• _To do_
Repeat exactly the line that includes "phylum: Chordata" and all lines after it, ending with the last line of the listing below.

• _Records to use_
○ ○ ○ ○ ○ ○ ○
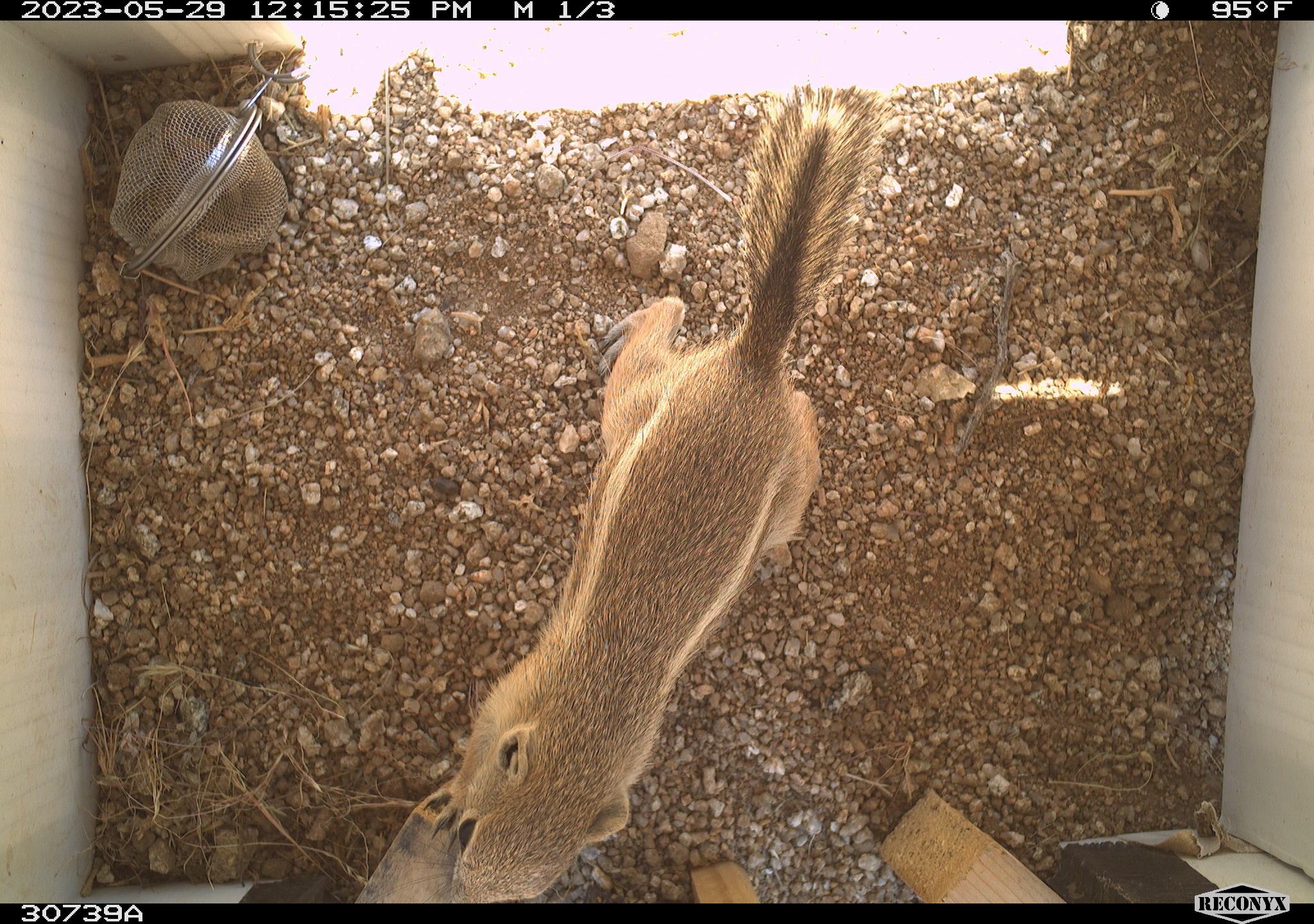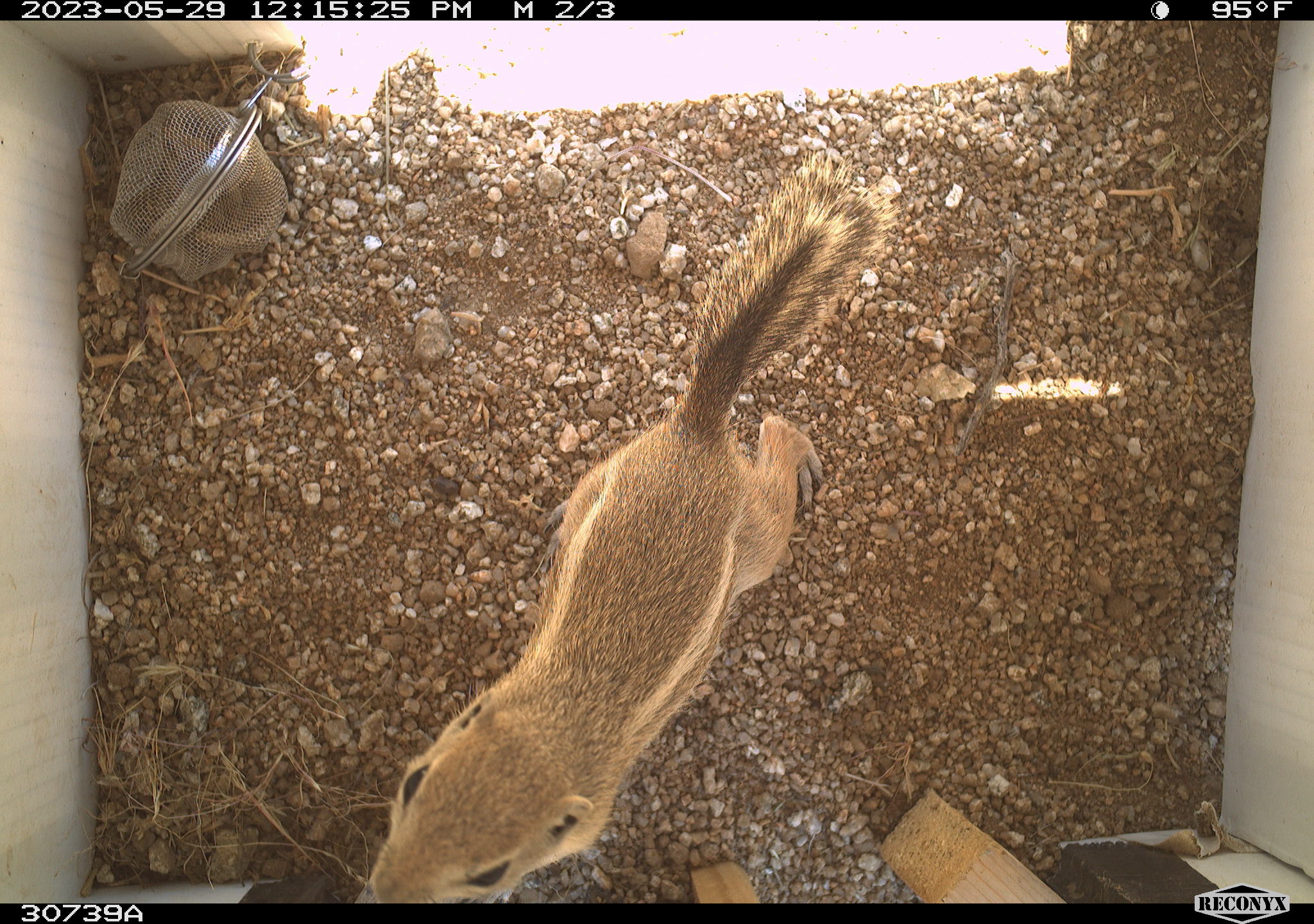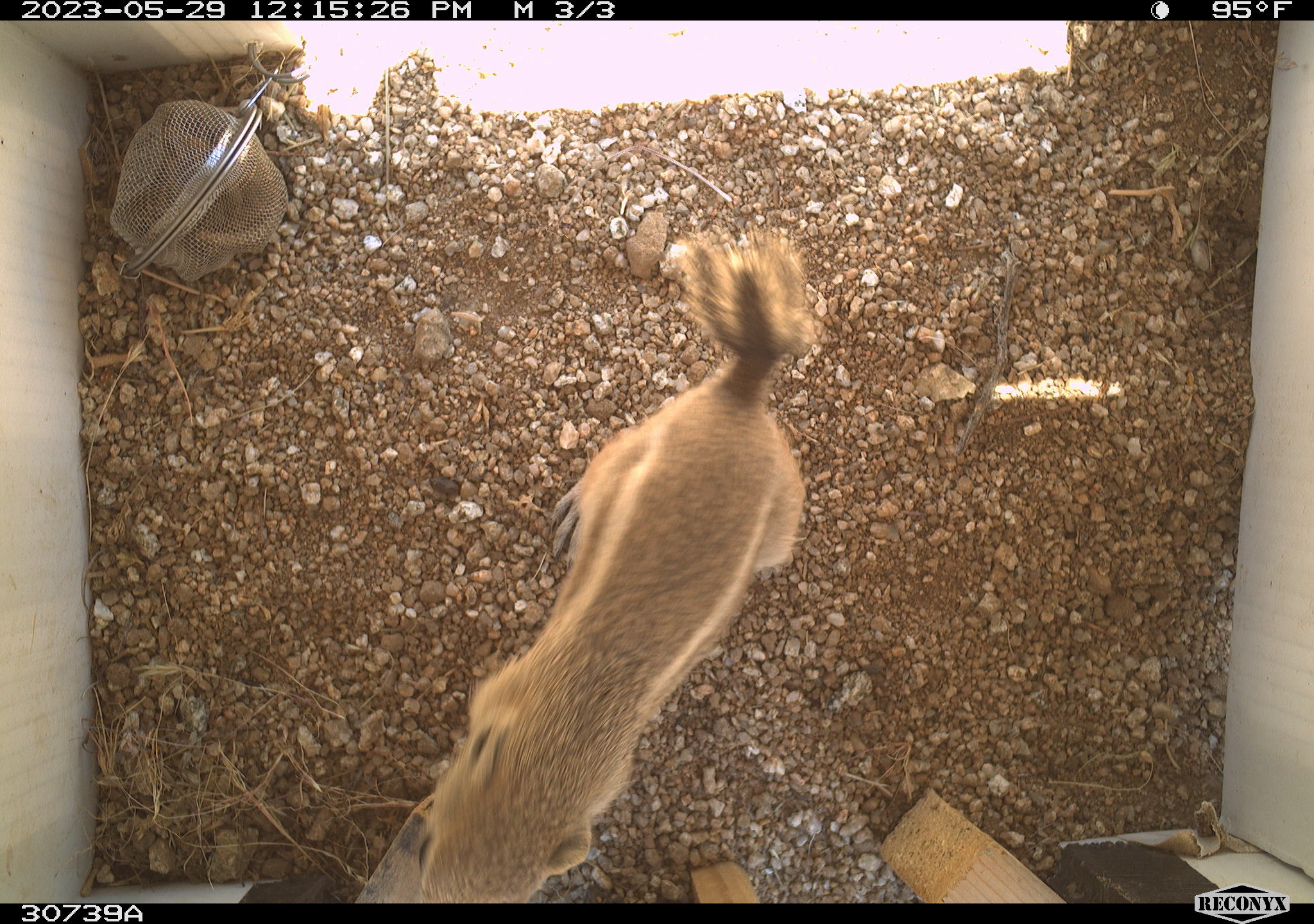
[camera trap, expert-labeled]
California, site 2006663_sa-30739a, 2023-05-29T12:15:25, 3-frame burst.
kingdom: Animalia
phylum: Chordata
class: Mammalia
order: Rodentia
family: Sciuridae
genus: Ammospermophilus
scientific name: Ammospermophilus leucurus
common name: white-tailed antelope squirrel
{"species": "white-tailed antelope squirrel (Ammospermophilus leucurus)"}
○ ○ ○ ○ ○ ○ ○
• _Answer box_
phylum: Chordata
class: Mammalia
order: Rodentia
family: Sciuridae
genus: Ammospermophilus
scientific name: Ammospermophilus leucurus
common name: white-tailed antelope squirrel
{"species": "white-tailed antelope squirrel (Ammospermophilus leucurus)"}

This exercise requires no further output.